A confiabilidade da solução rendeu à startup o Prêmio Pesquisador Gaúcho e o reconhecimento nacional, incluindo a premiação da Assembleia de Minas Gerais.
O dado que salva vidas
Embora entregue um único tipo de dado — o nível da água —, a solução da TideSat é estratégica para ações antes, durante e depois de uma crise.
“Com uma rede de sensores bem distribuída, conseguimos antecipar ondas de enchentes, auxiliar na gestão de abrigos, saber se determinado hospital precisa ser evacuado ou se uma rua vai ficar intransitável, por exemplo. É uma informação crítica que hoje está ausente em muitos lugares”, explica Vitor.
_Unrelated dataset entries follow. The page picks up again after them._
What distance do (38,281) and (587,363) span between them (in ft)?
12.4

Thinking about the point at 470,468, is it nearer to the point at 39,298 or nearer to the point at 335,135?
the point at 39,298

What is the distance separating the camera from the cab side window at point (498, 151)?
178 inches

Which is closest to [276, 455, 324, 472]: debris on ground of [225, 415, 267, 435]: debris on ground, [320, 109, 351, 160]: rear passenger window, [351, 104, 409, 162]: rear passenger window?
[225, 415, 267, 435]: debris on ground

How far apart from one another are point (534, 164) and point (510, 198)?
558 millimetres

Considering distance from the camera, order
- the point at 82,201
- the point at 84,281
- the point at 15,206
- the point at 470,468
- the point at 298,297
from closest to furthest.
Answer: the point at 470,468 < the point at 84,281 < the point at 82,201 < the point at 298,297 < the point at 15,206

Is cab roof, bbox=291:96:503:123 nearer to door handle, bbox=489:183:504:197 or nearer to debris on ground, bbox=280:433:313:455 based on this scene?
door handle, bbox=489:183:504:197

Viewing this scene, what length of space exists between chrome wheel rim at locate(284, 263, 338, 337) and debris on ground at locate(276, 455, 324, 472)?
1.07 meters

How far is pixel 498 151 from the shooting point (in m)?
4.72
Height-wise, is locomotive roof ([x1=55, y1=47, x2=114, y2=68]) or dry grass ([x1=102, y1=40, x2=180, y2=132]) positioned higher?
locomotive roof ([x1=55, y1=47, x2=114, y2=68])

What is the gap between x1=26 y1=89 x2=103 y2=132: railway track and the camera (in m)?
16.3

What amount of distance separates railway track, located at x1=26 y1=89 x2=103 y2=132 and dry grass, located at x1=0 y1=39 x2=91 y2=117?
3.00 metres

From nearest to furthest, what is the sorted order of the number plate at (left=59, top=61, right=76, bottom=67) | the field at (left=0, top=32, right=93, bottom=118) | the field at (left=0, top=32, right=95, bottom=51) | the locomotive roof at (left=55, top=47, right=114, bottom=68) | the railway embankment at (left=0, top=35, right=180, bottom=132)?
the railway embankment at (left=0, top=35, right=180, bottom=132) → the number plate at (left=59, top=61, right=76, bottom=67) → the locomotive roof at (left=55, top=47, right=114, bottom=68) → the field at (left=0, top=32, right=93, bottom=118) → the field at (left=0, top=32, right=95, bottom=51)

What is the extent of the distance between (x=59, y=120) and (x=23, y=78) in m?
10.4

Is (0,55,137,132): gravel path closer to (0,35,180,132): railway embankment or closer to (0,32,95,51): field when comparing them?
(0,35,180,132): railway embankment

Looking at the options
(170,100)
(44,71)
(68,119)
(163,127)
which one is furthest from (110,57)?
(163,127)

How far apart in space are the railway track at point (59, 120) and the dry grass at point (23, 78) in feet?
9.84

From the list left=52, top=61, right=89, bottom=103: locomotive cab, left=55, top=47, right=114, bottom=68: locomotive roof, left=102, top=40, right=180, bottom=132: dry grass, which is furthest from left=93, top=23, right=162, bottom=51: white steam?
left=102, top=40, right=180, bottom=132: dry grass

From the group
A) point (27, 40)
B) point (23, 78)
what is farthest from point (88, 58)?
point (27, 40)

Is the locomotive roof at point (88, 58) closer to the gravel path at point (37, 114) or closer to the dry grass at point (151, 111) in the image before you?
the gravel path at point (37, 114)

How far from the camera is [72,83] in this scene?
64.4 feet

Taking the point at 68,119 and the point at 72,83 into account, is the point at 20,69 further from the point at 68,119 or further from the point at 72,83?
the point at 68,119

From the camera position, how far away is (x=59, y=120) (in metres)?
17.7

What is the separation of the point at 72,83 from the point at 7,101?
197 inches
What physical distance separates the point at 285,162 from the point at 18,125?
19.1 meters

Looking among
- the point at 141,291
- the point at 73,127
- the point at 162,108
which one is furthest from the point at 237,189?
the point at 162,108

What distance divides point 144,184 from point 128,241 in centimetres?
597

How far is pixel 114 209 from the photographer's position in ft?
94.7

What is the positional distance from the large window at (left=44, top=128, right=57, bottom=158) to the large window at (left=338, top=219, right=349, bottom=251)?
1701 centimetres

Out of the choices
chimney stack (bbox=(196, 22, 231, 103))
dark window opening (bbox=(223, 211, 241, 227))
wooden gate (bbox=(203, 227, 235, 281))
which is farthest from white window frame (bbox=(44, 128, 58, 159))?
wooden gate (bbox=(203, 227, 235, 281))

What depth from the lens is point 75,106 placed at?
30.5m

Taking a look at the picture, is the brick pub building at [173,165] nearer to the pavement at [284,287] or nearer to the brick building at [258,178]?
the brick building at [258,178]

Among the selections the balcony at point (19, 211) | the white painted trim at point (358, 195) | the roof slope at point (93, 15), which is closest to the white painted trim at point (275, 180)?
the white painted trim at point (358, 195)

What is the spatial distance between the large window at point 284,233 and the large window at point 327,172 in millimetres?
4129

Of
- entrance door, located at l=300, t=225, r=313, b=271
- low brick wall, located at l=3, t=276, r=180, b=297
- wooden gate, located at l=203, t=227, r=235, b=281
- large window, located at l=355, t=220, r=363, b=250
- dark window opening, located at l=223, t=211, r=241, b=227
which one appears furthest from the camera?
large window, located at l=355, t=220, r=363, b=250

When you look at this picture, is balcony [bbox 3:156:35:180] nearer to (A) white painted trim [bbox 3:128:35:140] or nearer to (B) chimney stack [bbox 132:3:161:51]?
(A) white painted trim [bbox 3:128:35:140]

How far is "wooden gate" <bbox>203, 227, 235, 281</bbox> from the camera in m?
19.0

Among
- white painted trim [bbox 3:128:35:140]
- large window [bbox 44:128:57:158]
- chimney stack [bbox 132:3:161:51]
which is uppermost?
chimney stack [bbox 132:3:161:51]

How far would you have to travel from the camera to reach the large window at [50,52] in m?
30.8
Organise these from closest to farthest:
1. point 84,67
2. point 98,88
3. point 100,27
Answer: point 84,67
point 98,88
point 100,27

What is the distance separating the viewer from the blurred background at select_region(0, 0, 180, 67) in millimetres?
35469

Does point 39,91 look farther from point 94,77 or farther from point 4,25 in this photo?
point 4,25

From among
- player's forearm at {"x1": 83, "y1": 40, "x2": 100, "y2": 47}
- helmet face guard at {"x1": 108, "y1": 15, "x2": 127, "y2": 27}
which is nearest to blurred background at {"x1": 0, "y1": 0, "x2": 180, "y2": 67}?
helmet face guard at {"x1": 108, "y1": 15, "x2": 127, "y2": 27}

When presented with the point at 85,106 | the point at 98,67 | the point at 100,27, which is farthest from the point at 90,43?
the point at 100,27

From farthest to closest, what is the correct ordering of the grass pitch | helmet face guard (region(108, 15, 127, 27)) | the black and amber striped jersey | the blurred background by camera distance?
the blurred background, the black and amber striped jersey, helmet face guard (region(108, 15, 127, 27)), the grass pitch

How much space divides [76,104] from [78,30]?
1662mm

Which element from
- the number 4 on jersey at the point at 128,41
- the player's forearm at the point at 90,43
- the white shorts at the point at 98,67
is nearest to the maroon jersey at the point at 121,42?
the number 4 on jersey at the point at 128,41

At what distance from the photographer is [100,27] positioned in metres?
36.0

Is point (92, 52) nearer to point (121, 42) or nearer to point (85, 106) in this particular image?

Além da confiabilidade, a proposta da TideSat é democratizar o acesso: com sensores de baixo custo, fácil instalação e dados acessíveis ao público.
Impacto real em comunidades vulneráveis
Um dos projetos mais marcantes da startup tem acontecido em uma escola de uma comunidade vulnerável, localizada em uma das ilhas formadas pelo Guaíba, em Porto Alegre. Nessas áreas, costumam viver famílias mais humildes — e que costumam ser atingidas pelas enchentes muito antes de o centro da capital perceber os efeitos da subida da água.


“A Defesa Civil muitas vezes não consegue chegar até lá ou sequer fazer contato. Agora, com o sensor, os moradores conseguem acompanhar a evolução da água em tempo real. Neste momento mesmo, enquanto conversamos, a região está novamente alagada — e o sensor está lá, ajudando a indicar quando é hora de sair, quando é seguro voltar, ou quando a enchente vai atingir determinada rua”, conta Vitor.
Segundo ele, as próprias crianças estão aprendendo a usar os dados e, com isso, se tornam agentes de mudança em suas famílias. “A escola virou um ponto de monitoramento comunitário. As crianças acompanham os números, avisam os pais, ajudam a tomar decisões. É uma forma de empoderamento por meio da tecnologia,” complementa.
Do Rio Grande do Sul para o mundo
Com provas de conceito já rodando em países como Estados Unidos, Espanha e Canadá — e conversas avançadas com Chile e Austrália —, a TideSat quer agora escalar o modelo de negócio, aumentar o time e internacionalizar a operação.

A participação no programa de aceleração do BH-TEC é parte dessa jornada.
“O programa foi muito assertivo, com temas fundamentais como contratação pública e mensuração de impacto. Foi diferente de outros que já participamos. E ainda nos permitiu articular a tecnologia em Minas Gerais, um estado com desafios hídricos importantes”, avalia Vitor.